Hi community,
We have 4 servers, 4 tables, backups = 1, cacheMode =
PARTITIONED,partitionlosspolicy = READ_ONLY_SAFE,persistenceEnabled =
true,ignite version 2.7.6
When deleting the data of a table with a large amount of data, three
servers failed due to OutOfMemory.
After starting the failed 3 servers, it is found that the table data
cannot be queried, and the following errors are throw:
err=Failed to execute query because cache partition has been lost
At this time, execute the following command:
./control.sh --cache reset_lost_partitions tableName;
Then, the table data can be queried, and the total amount of data is
correct without data loss.
However, if you execute the cache -a command in the visor, the following
situations will occur:
We find that there is no primary partition data in one server, and no
backup partition data in one server, which leads to significant data
imbalance, and all partition tables have data imbalance, which is the
same distribution pattern as the above figure.
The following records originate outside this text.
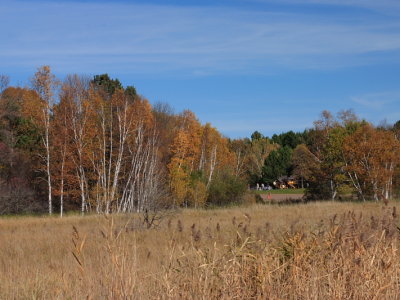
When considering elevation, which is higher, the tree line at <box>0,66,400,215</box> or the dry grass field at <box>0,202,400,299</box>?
the tree line at <box>0,66,400,215</box>

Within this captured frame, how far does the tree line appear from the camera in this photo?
37688mm

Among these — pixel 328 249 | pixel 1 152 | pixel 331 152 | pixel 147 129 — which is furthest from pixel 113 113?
pixel 328 249

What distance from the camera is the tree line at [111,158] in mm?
37688

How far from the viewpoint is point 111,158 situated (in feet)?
132

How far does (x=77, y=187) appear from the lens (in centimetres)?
4125

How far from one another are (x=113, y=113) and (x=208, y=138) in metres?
21.1

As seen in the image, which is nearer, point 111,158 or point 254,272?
point 254,272

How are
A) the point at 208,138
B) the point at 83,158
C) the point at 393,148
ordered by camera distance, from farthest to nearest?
1. the point at 208,138
2. the point at 393,148
3. the point at 83,158

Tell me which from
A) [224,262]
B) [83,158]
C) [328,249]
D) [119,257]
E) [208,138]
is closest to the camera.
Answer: [119,257]

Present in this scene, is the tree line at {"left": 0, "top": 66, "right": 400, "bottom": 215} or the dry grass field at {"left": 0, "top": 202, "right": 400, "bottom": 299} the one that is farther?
the tree line at {"left": 0, "top": 66, "right": 400, "bottom": 215}

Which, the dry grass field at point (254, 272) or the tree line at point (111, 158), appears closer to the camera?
the dry grass field at point (254, 272)

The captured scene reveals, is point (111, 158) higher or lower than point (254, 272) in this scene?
higher

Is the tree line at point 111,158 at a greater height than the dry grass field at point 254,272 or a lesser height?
greater

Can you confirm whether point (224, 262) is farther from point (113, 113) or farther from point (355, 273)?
point (113, 113)
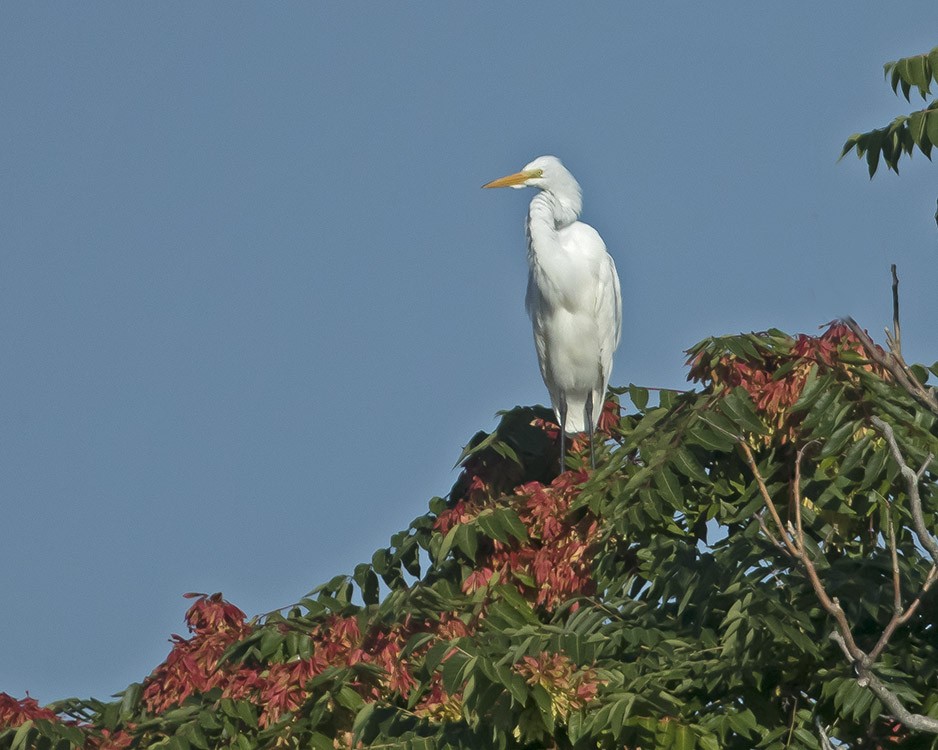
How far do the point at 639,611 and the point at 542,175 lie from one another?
4470 mm

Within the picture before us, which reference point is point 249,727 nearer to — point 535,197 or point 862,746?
point 862,746

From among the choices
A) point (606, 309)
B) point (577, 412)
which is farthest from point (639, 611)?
point (606, 309)

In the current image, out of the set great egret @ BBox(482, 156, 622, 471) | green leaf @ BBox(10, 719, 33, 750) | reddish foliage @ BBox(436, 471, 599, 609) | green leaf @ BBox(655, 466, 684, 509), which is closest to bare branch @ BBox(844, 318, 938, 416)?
green leaf @ BBox(655, 466, 684, 509)

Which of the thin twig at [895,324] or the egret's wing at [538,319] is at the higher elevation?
the egret's wing at [538,319]

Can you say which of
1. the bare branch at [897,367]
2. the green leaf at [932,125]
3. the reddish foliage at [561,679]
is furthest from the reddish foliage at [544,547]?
the bare branch at [897,367]

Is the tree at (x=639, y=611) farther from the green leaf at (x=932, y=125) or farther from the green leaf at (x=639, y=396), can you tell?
the green leaf at (x=932, y=125)

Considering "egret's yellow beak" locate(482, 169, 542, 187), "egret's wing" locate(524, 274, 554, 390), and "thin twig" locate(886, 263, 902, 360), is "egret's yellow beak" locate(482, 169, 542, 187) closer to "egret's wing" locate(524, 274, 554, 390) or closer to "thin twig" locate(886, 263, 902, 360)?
"egret's wing" locate(524, 274, 554, 390)

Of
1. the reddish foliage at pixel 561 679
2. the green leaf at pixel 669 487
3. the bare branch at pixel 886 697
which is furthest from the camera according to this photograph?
the green leaf at pixel 669 487

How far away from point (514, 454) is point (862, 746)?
6.87 ft

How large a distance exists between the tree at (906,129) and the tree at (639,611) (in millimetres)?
661

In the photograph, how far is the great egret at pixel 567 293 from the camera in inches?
329

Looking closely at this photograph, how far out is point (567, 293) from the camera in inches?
330

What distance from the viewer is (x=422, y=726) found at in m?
4.42

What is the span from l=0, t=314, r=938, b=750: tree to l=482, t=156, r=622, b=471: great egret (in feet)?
8.20
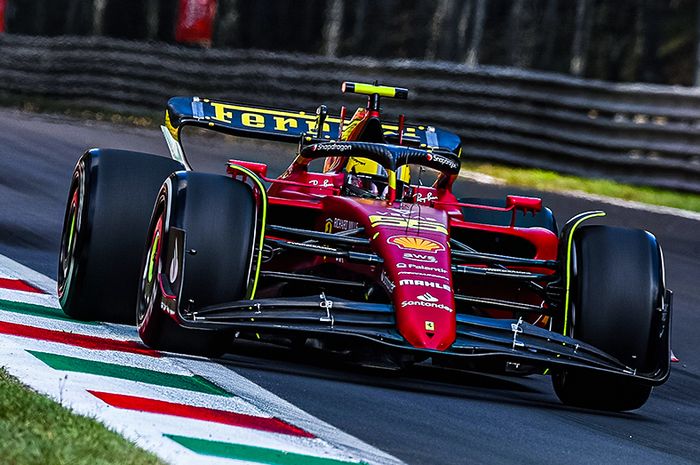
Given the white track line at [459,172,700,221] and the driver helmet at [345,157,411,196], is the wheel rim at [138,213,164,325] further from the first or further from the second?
the white track line at [459,172,700,221]

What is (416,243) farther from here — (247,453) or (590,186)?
(590,186)

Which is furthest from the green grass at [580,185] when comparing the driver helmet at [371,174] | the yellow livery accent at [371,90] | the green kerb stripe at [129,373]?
the green kerb stripe at [129,373]

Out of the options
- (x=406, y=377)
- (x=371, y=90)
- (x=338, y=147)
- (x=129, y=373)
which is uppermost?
(x=371, y=90)

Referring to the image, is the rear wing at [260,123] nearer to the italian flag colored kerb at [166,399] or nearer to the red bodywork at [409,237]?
the red bodywork at [409,237]

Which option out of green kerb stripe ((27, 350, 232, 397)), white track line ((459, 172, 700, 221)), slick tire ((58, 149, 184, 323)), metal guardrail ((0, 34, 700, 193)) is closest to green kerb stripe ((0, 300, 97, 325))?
slick tire ((58, 149, 184, 323))

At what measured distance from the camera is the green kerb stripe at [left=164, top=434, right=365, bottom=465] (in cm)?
473

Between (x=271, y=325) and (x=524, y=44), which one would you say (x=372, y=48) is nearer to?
(x=524, y=44)

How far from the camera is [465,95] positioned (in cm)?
2042

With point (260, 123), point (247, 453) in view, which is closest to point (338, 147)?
point (260, 123)

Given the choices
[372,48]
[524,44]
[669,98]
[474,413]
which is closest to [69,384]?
[474,413]

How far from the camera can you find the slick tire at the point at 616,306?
6.96 meters

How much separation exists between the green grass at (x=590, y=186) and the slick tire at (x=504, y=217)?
7687 mm

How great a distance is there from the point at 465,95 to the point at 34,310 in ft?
43.6

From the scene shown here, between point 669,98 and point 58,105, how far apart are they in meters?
9.95
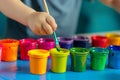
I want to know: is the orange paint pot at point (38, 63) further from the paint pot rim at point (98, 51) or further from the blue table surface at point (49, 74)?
the paint pot rim at point (98, 51)

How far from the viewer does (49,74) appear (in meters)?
0.70

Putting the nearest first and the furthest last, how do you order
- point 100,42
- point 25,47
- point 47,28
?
point 47,28, point 25,47, point 100,42

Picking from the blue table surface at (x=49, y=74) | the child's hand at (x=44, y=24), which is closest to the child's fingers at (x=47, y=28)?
the child's hand at (x=44, y=24)

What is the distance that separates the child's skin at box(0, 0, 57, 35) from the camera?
697 mm

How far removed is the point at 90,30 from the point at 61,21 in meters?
0.35

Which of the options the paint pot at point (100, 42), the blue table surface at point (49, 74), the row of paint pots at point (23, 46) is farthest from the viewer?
the paint pot at point (100, 42)

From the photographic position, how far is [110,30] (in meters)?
1.44

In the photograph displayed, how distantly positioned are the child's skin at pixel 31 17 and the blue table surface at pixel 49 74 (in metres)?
0.10

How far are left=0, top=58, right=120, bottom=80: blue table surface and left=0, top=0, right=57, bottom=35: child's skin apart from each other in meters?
0.10

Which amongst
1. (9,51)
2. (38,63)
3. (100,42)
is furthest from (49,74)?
(100,42)

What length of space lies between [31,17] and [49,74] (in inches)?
5.9

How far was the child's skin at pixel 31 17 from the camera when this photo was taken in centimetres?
70

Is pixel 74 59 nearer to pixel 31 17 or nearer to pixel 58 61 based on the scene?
pixel 58 61

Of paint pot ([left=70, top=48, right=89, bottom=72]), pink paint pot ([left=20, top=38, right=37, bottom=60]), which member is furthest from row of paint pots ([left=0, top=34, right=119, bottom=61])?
paint pot ([left=70, top=48, right=89, bottom=72])
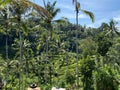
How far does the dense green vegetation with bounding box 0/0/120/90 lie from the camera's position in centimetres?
3231

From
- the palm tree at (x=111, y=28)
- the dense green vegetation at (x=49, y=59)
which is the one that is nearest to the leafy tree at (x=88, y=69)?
the dense green vegetation at (x=49, y=59)

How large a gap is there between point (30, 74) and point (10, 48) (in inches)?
2114

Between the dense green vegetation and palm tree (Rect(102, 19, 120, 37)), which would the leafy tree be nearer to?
the dense green vegetation

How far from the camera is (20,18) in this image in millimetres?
38750

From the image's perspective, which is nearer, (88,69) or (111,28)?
(88,69)

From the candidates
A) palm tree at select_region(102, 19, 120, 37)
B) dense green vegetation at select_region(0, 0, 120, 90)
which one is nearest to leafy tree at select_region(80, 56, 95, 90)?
dense green vegetation at select_region(0, 0, 120, 90)

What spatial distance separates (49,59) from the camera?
67.9 meters

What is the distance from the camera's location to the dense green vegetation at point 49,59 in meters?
32.3

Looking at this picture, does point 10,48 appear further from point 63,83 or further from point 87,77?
point 87,77

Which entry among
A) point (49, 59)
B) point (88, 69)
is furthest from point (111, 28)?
point (88, 69)

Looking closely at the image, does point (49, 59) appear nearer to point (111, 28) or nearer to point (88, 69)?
point (111, 28)

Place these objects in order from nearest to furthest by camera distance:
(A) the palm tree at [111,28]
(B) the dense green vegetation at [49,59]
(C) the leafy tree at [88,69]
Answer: (B) the dense green vegetation at [49,59] → (C) the leafy tree at [88,69] → (A) the palm tree at [111,28]

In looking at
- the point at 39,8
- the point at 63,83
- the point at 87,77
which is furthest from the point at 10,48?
the point at 39,8

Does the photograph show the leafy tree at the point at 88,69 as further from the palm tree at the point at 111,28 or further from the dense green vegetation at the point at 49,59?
the palm tree at the point at 111,28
At this time, if the entire cluster is restarted, everything will return
to normal, the data distribution is as follows:
My question is:
1.Is there any way to see which partitions of which nodes are lost?
2.In the end, it seems that there is no real partition loss, but the
status is wrong. What is the reason for the partition loss?
3.What are the reasons for the data imbalance? Besides add / remove
nodes, is there any way that can trigger data rebalancing manually?